Here, the entity reference node is highlighted. Note that the entity reference contains multiple nodes under it. This example shows only comment and text nodes, but the entity could conceivably contain other element nodes.

Moving down to the last item element under the last slide brings up the display shown in Figure 6-7.

Here, the CDATA node is highlighted. Note that there are no nodes under it. Because a CDATA section is entirely uninterpreted, all its contents are contained in the node's value property.

Summary of Lexical Controls

Lexical information is the information you need to reconstruct the original syntax of an XML document. As discussed earlier, preserving lexical information is important in editing applications, where you want to save a document that is an accurate reflection of the original--complete with comments, entity references, and any CDATA sections it may have included at the outset.

Most applications, however, are concerned only with the content of the XML structures. They can afford to ignore comments, and they don't care whether data was coded in a CDATA section or as plain text, or whether it included an entity reference. For such applications, a minimum of lexical information is desirable, because it simplifies the number and kind of DOM nodes that the application must be prepared to examine.

The following DocumentBuilderFactory methods give you control over the lexical information you see in the DOM:

setCoalescing(): To convert CDATA nodes to Text nodes and append to an adjacent Text node (if any)
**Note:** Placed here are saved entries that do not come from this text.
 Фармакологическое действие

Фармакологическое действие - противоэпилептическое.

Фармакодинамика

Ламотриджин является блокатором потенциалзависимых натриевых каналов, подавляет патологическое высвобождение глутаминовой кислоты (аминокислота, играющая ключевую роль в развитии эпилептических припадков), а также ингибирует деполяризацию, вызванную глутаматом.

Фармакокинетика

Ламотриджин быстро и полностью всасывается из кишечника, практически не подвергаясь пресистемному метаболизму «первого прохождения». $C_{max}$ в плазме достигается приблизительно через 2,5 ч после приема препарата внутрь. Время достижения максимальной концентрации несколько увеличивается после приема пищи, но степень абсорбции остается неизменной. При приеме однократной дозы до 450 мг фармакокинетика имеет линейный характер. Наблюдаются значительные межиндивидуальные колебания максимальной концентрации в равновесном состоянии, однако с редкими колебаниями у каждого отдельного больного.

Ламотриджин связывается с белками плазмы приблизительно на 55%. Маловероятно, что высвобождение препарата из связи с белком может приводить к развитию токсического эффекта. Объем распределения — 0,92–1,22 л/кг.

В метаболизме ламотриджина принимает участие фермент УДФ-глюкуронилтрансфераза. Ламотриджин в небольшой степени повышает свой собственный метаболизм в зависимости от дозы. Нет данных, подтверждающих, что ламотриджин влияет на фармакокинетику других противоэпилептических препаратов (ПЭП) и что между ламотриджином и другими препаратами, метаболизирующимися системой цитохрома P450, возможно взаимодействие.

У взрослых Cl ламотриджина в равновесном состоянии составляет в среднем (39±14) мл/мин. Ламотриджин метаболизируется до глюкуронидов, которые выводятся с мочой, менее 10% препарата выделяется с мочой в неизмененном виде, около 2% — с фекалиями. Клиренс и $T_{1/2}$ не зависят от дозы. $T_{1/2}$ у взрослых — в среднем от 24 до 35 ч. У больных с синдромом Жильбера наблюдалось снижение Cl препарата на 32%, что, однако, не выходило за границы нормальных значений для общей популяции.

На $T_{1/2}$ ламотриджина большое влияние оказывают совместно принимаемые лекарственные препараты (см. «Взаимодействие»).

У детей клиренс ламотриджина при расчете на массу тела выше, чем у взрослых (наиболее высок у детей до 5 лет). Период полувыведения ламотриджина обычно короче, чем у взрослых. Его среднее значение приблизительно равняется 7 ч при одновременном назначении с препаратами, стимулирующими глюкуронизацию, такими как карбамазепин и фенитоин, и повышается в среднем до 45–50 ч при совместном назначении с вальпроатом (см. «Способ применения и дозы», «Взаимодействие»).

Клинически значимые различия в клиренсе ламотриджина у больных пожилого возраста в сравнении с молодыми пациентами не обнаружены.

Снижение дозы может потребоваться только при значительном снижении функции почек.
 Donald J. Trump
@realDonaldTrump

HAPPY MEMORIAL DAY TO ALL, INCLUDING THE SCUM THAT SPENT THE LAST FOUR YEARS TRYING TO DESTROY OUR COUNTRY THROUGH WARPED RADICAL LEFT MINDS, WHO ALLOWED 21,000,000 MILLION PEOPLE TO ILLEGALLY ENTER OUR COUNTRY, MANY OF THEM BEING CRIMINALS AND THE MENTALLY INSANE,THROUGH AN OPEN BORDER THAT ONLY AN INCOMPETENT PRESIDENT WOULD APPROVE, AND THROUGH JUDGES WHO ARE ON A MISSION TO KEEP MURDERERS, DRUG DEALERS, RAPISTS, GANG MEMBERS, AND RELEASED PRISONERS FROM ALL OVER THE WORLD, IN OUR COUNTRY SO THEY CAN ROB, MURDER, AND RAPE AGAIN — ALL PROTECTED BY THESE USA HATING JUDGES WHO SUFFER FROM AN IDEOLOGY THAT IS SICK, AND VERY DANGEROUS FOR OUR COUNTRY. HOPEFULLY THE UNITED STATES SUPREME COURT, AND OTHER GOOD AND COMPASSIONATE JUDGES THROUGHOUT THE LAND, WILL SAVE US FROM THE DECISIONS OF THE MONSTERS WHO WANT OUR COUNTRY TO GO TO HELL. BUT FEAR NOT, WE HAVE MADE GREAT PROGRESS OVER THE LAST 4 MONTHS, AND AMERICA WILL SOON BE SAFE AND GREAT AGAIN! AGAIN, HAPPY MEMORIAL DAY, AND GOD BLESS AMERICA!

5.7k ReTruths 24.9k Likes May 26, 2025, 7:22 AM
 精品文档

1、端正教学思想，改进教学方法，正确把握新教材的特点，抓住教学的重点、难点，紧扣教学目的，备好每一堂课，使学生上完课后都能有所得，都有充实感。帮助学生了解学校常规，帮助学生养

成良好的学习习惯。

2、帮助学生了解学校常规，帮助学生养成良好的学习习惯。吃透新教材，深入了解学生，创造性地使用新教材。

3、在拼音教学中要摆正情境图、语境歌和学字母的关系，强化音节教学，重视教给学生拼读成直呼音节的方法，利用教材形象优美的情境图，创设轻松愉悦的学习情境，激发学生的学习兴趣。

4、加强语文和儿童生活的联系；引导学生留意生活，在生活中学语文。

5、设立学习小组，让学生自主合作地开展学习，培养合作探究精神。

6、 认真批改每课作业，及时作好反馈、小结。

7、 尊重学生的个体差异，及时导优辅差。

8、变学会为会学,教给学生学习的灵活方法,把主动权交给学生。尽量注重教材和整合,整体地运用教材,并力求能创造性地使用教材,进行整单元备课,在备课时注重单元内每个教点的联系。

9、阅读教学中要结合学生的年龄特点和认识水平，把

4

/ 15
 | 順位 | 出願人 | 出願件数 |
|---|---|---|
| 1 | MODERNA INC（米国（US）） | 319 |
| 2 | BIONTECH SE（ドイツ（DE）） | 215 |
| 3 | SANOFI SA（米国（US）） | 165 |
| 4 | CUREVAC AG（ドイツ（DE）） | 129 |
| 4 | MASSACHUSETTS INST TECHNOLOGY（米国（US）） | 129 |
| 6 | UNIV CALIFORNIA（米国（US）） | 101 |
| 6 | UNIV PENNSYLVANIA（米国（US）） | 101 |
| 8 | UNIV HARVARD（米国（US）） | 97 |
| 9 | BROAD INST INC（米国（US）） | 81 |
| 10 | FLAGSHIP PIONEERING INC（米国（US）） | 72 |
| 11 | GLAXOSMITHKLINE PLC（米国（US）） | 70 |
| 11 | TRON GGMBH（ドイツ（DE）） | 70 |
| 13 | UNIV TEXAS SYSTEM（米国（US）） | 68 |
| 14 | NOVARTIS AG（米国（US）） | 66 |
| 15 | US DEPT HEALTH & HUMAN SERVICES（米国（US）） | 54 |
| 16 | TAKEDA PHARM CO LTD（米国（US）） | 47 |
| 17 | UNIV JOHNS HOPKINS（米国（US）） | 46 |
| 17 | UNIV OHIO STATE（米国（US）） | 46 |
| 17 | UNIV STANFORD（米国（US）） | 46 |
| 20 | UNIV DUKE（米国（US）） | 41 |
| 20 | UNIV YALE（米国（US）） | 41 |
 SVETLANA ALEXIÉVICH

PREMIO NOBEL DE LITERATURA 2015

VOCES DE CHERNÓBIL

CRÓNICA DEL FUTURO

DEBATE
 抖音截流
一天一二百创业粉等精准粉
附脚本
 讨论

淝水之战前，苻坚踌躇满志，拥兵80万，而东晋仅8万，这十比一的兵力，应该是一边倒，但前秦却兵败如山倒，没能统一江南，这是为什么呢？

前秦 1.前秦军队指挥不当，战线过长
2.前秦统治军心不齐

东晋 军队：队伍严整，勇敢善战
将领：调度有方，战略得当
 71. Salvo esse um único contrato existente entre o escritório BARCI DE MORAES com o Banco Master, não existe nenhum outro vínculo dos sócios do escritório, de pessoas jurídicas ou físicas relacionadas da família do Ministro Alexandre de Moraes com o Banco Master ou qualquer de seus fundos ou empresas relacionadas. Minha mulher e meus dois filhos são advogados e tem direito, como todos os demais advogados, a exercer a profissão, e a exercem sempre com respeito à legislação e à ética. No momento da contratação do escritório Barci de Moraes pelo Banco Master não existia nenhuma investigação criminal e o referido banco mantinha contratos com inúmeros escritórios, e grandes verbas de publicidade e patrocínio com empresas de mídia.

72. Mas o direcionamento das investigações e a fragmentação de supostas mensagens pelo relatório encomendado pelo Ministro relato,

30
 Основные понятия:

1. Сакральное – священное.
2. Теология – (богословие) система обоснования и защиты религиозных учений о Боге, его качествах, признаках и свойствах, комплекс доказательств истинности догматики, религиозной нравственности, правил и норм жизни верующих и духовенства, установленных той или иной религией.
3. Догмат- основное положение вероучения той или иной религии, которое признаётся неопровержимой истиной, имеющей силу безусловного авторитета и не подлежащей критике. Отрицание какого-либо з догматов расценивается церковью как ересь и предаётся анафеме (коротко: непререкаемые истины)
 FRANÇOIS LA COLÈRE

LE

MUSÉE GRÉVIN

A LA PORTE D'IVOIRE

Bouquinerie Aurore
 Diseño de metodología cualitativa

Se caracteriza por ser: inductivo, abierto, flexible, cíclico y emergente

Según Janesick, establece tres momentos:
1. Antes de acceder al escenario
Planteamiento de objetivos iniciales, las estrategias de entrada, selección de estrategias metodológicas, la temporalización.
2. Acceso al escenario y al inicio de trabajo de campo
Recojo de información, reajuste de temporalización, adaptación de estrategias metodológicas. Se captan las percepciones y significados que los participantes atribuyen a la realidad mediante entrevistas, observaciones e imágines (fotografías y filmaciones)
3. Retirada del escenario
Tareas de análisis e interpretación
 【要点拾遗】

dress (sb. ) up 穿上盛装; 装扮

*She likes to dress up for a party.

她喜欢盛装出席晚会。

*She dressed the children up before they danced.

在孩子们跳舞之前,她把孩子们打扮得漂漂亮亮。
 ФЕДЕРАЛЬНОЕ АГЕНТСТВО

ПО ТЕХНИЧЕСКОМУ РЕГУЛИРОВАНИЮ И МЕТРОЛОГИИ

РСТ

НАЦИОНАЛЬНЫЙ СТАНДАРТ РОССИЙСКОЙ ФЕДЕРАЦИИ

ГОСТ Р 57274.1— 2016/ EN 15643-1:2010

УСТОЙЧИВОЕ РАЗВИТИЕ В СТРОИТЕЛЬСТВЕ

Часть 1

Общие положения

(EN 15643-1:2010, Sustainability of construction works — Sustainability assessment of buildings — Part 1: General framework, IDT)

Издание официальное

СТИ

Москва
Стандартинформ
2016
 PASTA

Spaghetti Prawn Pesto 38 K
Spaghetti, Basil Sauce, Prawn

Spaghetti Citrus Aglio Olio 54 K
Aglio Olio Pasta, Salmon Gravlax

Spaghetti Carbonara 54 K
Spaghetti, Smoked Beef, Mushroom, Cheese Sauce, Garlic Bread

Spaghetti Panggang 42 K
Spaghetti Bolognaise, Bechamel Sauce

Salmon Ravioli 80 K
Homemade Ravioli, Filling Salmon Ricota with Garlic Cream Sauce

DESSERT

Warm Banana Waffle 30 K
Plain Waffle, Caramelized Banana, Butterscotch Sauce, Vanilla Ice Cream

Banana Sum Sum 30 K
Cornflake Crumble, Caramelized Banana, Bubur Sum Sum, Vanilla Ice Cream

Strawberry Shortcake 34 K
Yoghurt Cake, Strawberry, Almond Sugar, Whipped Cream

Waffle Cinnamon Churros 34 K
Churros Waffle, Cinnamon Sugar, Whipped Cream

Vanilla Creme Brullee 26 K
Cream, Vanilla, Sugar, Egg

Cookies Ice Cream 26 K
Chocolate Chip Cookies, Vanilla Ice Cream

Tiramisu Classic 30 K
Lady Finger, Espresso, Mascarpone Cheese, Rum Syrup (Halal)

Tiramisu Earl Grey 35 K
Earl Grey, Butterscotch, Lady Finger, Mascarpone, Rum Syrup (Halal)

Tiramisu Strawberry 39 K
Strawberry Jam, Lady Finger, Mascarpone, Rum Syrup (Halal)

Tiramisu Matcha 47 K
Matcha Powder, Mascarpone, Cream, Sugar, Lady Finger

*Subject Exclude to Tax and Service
setExpandEntityReferences(): To expand entity reference nodes

setIgnoringComments(): To ignore comments

setIgnoringElementContentWhitespace(): To ignore whitespace that is not a significant part of element content

The default values for all these properties is false, which preserves all the lexical information necessary to reconstruct the incoming document in its original form. Setting them to true lets you construct the simplest possible DOM so that the application can focus on the data's semantic content without having to worry about lexical syntax details. Table 6-2 summarizes the effects of the settings.

Table 6-2 Configuring DocumentBuilderFactory
API	Preserve Lexical Info	Focus on Content
`setCoalescing()`	`false`	`true`
`setExpandEntityReferences()`	`false`	`true`
`setIgnoringComments()`	`false`	`true`
`setIgnoringElement ContentWhitespace()`	`false`	`true`

Finishing Up

At this point, you have seen most of the nodes you will ever encounter in a DOM tree. There are one or two more that we'll mention in the next section, but you now know what you need to know to create or modify a DOM structure.